## The input
▼
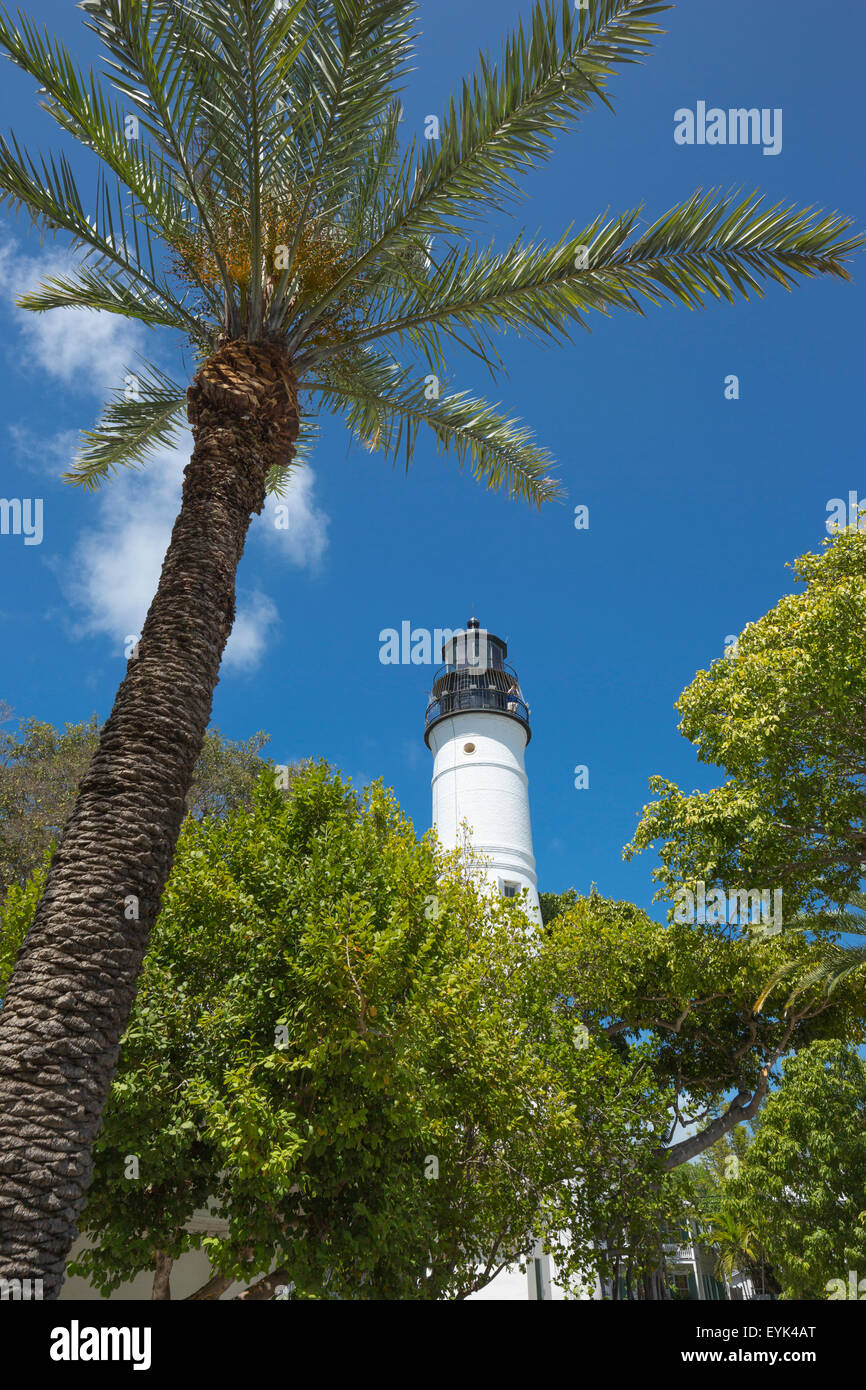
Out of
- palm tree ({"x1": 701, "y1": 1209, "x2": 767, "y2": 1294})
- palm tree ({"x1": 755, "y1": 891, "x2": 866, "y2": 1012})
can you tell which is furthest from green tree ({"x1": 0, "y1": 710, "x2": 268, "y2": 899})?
palm tree ({"x1": 701, "y1": 1209, "x2": 767, "y2": 1294})

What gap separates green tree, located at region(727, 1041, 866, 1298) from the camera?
20047 mm

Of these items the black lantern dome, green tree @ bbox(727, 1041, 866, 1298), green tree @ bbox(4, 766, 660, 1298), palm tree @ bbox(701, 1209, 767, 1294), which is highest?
the black lantern dome

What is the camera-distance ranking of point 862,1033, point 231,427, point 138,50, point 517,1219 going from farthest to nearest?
point 862,1033, point 517,1219, point 231,427, point 138,50

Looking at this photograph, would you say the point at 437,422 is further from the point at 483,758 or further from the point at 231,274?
the point at 483,758

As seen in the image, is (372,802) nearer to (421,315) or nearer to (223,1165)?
(223,1165)

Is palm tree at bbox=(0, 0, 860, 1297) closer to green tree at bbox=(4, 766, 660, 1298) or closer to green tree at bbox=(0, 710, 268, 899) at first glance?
green tree at bbox=(4, 766, 660, 1298)

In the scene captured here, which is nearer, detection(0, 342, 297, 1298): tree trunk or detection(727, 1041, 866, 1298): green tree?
detection(0, 342, 297, 1298): tree trunk

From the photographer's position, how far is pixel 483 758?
2784cm

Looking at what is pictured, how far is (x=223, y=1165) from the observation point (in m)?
7.48

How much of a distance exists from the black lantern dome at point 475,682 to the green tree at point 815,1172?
13761 mm

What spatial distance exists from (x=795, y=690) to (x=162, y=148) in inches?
410

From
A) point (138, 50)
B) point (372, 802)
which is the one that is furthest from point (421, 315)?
point (372, 802)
▲
## What is being asked
Update all the entries above by replacing "camera" with "viewer" and changing nothing else. Leave the pictures out.

## Right answer
Out of
- palm tree ({"x1": 701, "y1": 1209, "x2": 767, "y2": 1294})
- palm tree ({"x1": 755, "y1": 891, "x2": 866, "y2": 1012})
can you tell which is furthest from green tree ({"x1": 0, "y1": 710, "x2": 268, "y2": 899})?
palm tree ({"x1": 701, "y1": 1209, "x2": 767, "y2": 1294})

What gap separates green tree, located at region(727, 1041, 866, 1298) from the viewer?
20047 mm

Of these items the black lantern dome, green tree @ bbox(727, 1041, 866, 1298), green tree @ bbox(4, 766, 660, 1298), palm tree @ bbox(701, 1209, 767, 1294), which is highest?
the black lantern dome

What is the viewer-distance ranking of point 862,1033, point 231,427, point 138,50, point 517,1219 going from farthest to nearest?
point 862,1033, point 517,1219, point 231,427, point 138,50

Looking at this photograph, would you say the point at 437,422 is further from the point at 483,758 or further from the point at 231,274?
the point at 483,758

As seen in the image, is (372,802) nearer to (421,315) or nearer to (223,1165)?
(223,1165)

Is palm tree at bbox=(0, 0, 860, 1297) closer to green tree at bbox=(4, 766, 660, 1298) or closer to green tree at bbox=(0, 710, 268, 899) at first glance?
green tree at bbox=(4, 766, 660, 1298)

In the scene captured here, which is nearer, detection(0, 342, 297, 1298): tree trunk or detection(727, 1041, 866, 1298): green tree?
detection(0, 342, 297, 1298): tree trunk

From the photographer's position, how far is pixel 483 758?
2784cm

Looking at what is pictured, how far is (x=223, y=1165) from the observation point (in m)?
7.48

How much of a distance exists from the black lantern dome at point 475,682 to the green tree at point 815,1172?
13761 mm

What spatial distance exists from (x=795, y=690) to (x=162, y=148) in inches?
410

From
A) point (138, 50)
B) point (372, 802)
which is the one that is furthest from point (421, 315)?
point (372, 802)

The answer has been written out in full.